Softmax is replaced by the angular kernel \((1 - \frac{\arccos(\hat{q}_i \cdot \hat{k}_j)}{\pi})^\gamma\). Rather than constructing the attention matrix, keys and values are hashed into \(S = L \times R\) buckets, and queries aggregate per-bucket statistics at inference time.

Key Designs

  1. Power Angular Kernel: Angular similarity raised to the \(\gamma\)-th power replaces softmax; larger \(\gamma\) yields sharper attention. Since the LSH collision probability equals angular similarity, RACE sketch theory applies directly.

  2. Differentiable RACE Sketch: Hard SimHash is replaced by sigmoid-based soft assignment, preserving approximation quality while enabling gradient-based training. Averaging over \(L\) independent hash tables reduces variance.

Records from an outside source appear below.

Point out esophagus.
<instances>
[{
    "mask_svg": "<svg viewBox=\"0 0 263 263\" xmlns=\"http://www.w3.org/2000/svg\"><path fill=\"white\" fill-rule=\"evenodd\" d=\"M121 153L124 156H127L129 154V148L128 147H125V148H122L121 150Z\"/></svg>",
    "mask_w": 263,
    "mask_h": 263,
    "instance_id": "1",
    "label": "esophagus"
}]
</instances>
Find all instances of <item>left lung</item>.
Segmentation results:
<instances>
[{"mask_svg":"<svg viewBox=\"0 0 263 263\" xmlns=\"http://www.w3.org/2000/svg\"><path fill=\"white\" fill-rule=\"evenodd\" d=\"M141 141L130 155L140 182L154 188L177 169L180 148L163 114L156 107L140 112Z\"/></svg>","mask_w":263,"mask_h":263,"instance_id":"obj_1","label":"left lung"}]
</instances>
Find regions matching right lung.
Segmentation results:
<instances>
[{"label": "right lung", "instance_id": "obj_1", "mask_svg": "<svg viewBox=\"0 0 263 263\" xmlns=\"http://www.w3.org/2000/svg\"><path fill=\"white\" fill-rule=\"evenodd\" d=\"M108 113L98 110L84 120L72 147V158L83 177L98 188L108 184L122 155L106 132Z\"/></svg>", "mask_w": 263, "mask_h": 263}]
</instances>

  3. Causal RACE: Causal bucket counters are maintained via prefix-sum streaming, supporting autoregressive language modeling.

Loss & Training

RACE Attention serves as a drop-in replacement for softmax attention, trained with standard cross-entropy loss. \(L\) (number of hash tables) and \(R\) (number of buckets) govern the variance–accuracy trade-off.

Key Experimental Results

Main Results

Method Complexity 64K Support Accuracy
Softmax (FA2) \(O(N^2)\) OOM Baseline
Linear Attn \(O(N)\) Poor
Performer \(O(Nd^2)\) Partial Poor
RACE \(O(N)\) ≈ Baseline

Scalability

Hardware Softmax Max RACE Max
GH200 (96GB) ~4M 12M
CPU N/A 75M

Key Findings

  • RACE achieves lower wall-clock time than FlashAttention-2 at 64K with comparable accuracy.
  • RACE outperforms Linformer in accuracy while using 13% fewer parameters.
  • The \(\gamma\) parameter controls sharpness; excessively large values increase variance, requiring more hash tables to compensate.
  • CPU training support opens new possibilities for long-context training without GPUs.

Highlights & Insights

  • Elegant theoretical chain: angular kernel → LSH collision probability → RACE sketch → linear-time attention, with theoretical guarantees at every step.
  • Truly linear time with small constants — \(S = L \times R\) buckets rather than \(N\) keys, yielding substantial practical speedups.
  • Training on 75M tokens on CPU is a distinctive contribution, decoupling long-context research from GPU availability.

Limitations & Future Work

  • Validated only on ~120M-parameter models; effectiveness at larger scales remains unknown.
  • \(\gamma\), \(L\), and \(R\) require manual tuning; no automatic selection strategy is currently available.
  • Integration with sparse attention is a promising future direction.
  • vs. FlashAttention: FA optimizes constant factors but retains \(O(N^2)\) complexity; RACE achieves genuine \(O(N)\).
  • vs. YOSO: Both employ angular kernels with LSH, but RACE uses soft LSH with theoretical guarantees and supports causal modeling.
  • vs. Performer: Performer is quadratic in embedding dimension and exhibits inferior accuracy.

Rating

  • Novelty: ⭐⭐⭐⭐⭐ — The combination of angular kernel and RACE sketch constitutes a wholly novel approach.
  • Experimental Thoroughness: ⭐⭐⭐⭐ — Multi-task evaluation, scalability analysis, and theoretical support; large-model validation is lacking.
  • Writing Quality: ⭐⭐⭐⭐ — Theoretical derivations are clear and well-organized.
  • Value: ⭐⭐⭐⭐⭐ — Significant practical value for ultra-long-context training.